If they were bonded improperly, through poor technique, use of the wrong products, or in the wrong ratio, you may encounter issues.
As previously mentioned, its not actually the chlorine that poses the biggest threat to your acrylics.
Its the water.
And its when it gets underneath.
Unfortunately, natural nails also have the tendency to absorb water and expand.
So, if water does get underneath, your natural nails will likely expand and loosen the bond you have with your acrylics.
And as you can imagine, this results in even more water entering. And exacerbates the problem even more.
To prevent this from happening, you could look to add a moisturizer or oil on your acrylic nails before swimming.
These products will naturally repel the water, preventing it from reaching the natural nail and resulting in lifting.
Its also a good idea to regularly monitor and examine your acrylics; especially before you do get in any water.
Check to ensure the acrylics are still adhered well to the natural nail.
If its not, you should look to repair the bond, or ask your nail technician to do so for you.
How Do I Protect My Nails From Chlorine?
The best way to protect your nails from chlorine is by adding adding a layer of transparent top coat. This will prevent any direct contact.
Other than this, it is important that you minimize your exposure to chlorine as much as you can, and be sure to wash it off your nails and skin after any emersion in it.
So, this will mean carefully washing your hands after swimming, before applying a moisturizer or cuticle oil to your nails to rehydrate them and stop the drying effect chlorine can have.
This is the cuticle oil to get, from Amazon.
One other thing to consider is the manicure you decide to get going forward.
Gel nails are generally much more practical for swimmers, and time spent in the pool.
They are a lot better at naturally repelling water, and you are far less likely to knock your fingers on the side of the pool (which can result in cracking and lifting).
They are generally a lot more resilient so should be considered a more suitable alternative, long-term.
What Happens If Water Gets Under Acrylic Nails?
If water gets under your acrylic nails, it can result in infection if it does not dry out quickly enough.
This is especially problematic if your nails do not fall off, as you will unlikely detect or even notice this moisture at first.
Water has a tendency to intrude even the smallest gaps in natural and acrylic nails and can go unnoticed for quite some time.
Its also very unlikely that you will be able to manually dry it out with a towel, even if you were to notice.
If an infection does start to take hold, you will notice in time through either a smell, discoloration or an uncomfortable feeling.
In this instance its important you get your nails looked at, by a doctor, at the earliest of opportunities.
While most cases of infection are not too dangerous, at least initially, if it goes on for too long it can result in permanent damage or even spread to other parts of your body.
So, if you suspect a gap in your acrylics, do get them refilled by your nail technician as soon as you can.
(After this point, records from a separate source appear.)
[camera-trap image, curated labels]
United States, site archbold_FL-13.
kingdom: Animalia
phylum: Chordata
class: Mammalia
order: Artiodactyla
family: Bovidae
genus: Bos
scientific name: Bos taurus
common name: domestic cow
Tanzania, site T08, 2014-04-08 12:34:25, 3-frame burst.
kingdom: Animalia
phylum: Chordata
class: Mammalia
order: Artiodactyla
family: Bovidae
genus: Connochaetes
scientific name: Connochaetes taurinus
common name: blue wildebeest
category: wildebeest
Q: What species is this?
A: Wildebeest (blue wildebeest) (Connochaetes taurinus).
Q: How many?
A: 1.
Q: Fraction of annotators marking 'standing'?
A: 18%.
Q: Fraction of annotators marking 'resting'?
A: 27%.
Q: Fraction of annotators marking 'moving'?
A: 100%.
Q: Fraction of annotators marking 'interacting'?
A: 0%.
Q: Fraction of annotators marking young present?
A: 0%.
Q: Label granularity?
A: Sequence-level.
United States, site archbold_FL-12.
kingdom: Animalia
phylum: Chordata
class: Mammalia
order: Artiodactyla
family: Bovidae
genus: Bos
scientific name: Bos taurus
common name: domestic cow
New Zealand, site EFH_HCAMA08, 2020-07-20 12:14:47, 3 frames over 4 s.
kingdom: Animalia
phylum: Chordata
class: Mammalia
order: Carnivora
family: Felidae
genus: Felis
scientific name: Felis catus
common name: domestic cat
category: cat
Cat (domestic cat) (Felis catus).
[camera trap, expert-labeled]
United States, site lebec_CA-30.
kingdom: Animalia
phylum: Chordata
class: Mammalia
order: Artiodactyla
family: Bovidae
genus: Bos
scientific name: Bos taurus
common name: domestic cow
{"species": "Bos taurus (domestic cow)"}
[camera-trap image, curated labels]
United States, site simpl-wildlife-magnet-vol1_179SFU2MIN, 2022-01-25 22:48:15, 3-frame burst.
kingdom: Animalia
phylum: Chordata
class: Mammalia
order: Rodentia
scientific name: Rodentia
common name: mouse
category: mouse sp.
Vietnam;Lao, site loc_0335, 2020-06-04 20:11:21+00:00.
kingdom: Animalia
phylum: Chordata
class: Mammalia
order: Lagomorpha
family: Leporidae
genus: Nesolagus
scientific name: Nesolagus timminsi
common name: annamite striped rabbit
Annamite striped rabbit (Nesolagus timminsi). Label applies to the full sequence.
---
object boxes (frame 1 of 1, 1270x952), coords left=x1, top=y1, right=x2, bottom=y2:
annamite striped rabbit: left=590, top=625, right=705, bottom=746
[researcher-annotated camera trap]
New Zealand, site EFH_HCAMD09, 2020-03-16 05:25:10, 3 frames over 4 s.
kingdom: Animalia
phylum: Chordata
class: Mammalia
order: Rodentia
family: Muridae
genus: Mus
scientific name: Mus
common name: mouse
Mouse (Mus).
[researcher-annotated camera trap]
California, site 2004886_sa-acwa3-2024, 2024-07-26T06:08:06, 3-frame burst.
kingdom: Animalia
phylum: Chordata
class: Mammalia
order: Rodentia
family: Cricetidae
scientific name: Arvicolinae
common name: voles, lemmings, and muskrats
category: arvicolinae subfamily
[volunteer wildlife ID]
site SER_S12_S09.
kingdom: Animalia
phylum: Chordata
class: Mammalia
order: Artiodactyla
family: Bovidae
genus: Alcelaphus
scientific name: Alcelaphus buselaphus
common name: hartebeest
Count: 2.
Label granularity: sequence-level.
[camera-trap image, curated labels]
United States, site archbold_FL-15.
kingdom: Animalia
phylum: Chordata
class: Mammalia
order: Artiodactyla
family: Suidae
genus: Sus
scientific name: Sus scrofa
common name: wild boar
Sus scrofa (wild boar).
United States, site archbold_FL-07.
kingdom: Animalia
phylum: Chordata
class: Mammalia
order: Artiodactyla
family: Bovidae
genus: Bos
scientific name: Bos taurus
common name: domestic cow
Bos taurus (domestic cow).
It will dramatically lower any chances of lifting, will ensure your nails last longer and most importantly, prevent any dreaded infection.
Of course, you could always try to repair the bond yourself with some nail glue.
Although a professional will be best qualified to to properly inspect your nails and ensure they are bonded appropriately.
It can be particularly tricky to do on your own.
Chlorine is not ideal for your acrylic nails. There is no denying that.
But, it should not cause any immediate damage or cause your acrylics to lift if you were happen to swim infrequently.
In fact, the better the application, the better your nails were prepped prior to application, and the more recently your acrylics were applied, the greater the chance that chlorine will not have any adverse effects.
However, if there is any existing lifting, signs of weakness or general application issues, chlorine can be the final straw.